§ **Aim**
Reproduce every one of the following rows verbatim.

Excerpts from a spatial reasoning dataset:
______________________________
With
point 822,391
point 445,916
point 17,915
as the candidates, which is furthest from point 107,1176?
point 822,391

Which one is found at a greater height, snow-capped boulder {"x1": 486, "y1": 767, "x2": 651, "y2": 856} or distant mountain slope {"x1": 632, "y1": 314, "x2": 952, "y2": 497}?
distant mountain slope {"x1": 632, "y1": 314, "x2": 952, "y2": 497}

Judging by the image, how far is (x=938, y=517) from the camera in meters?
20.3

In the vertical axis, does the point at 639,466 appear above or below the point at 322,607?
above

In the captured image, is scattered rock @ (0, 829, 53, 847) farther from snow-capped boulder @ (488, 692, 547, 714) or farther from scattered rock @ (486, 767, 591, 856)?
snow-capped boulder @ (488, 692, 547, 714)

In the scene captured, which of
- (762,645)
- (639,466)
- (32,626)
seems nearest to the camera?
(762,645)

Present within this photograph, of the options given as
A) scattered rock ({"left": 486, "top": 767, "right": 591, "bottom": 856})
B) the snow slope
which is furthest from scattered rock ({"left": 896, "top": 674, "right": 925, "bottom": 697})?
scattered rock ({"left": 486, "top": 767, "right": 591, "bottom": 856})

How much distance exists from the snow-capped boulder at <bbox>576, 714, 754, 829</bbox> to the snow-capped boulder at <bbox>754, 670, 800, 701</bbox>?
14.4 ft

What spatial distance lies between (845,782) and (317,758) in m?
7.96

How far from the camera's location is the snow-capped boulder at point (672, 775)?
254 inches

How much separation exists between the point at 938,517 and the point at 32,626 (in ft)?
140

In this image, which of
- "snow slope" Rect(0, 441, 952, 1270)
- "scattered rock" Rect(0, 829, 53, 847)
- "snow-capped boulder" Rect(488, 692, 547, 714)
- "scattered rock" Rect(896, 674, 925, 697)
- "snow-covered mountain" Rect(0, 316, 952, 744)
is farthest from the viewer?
______________________________
§ **Correct result**
With
point 822,391
point 445,916
point 17,915
as the candidates, which is furthest from point 107,1176?
point 822,391

Which one is found at a greater height, snow-capped boulder {"x1": 486, "y1": 767, "x2": 651, "y2": 856} or distant mountain slope {"x1": 632, "y1": 314, "x2": 952, "y2": 497}?
distant mountain slope {"x1": 632, "y1": 314, "x2": 952, "y2": 497}

Judging by the image, how far is (x=938, y=517) from the camera in meters?
20.3

In the vertical axis, does the point at 639,466 appear above or below the point at 322,607?
above

In the captured image, is scattered rock @ (0, 829, 53, 847) farther from snow-capped boulder @ (488, 692, 547, 714) or farther from scattered rock @ (486, 767, 591, 856)?
snow-capped boulder @ (488, 692, 547, 714)

In the scene captured, which of
- (762,645)
- (639,466)
- (32,626)
seems nearest to the camera?
(762,645)

Present within this photograph, of the options given as
A) scattered rock ({"left": 486, "top": 767, "right": 591, "bottom": 856})
B) the snow slope
which is furthest from scattered rock ({"left": 896, "top": 674, "right": 925, "bottom": 697})?
scattered rock ({"left": 486, "top": 767, "right": 591, "bottom": 856})

How much distance exists from the snow-capped boulder at <bbox>576, 714, 754, 829</bbox> to the snow-capped boulder at <bbox>754, 670, 800, 701</bbox>?
14.4 ft

What spatial distance lies between (845,782) and (317,758) in m?
7.96

How far from the camera's location is the snow-capped boulder at point (672, 775)?
254 inches

How much separation exists between the point at 938,517 and the point at 32,626 (in ft)?
140

In this image, which of
- "snow slope" Rect(0, 441, 952, 1270)
- "scattered rock" Rect(0, 829, 53, 847)
- "snow-capped boulder" Rect(488, 692, 547, 714)
- "scattered rock" Rect(896, 674, 925, 697)
- "snow-covered mountain" Rect(0, 316, 952, 744)
is farthest from the viewer?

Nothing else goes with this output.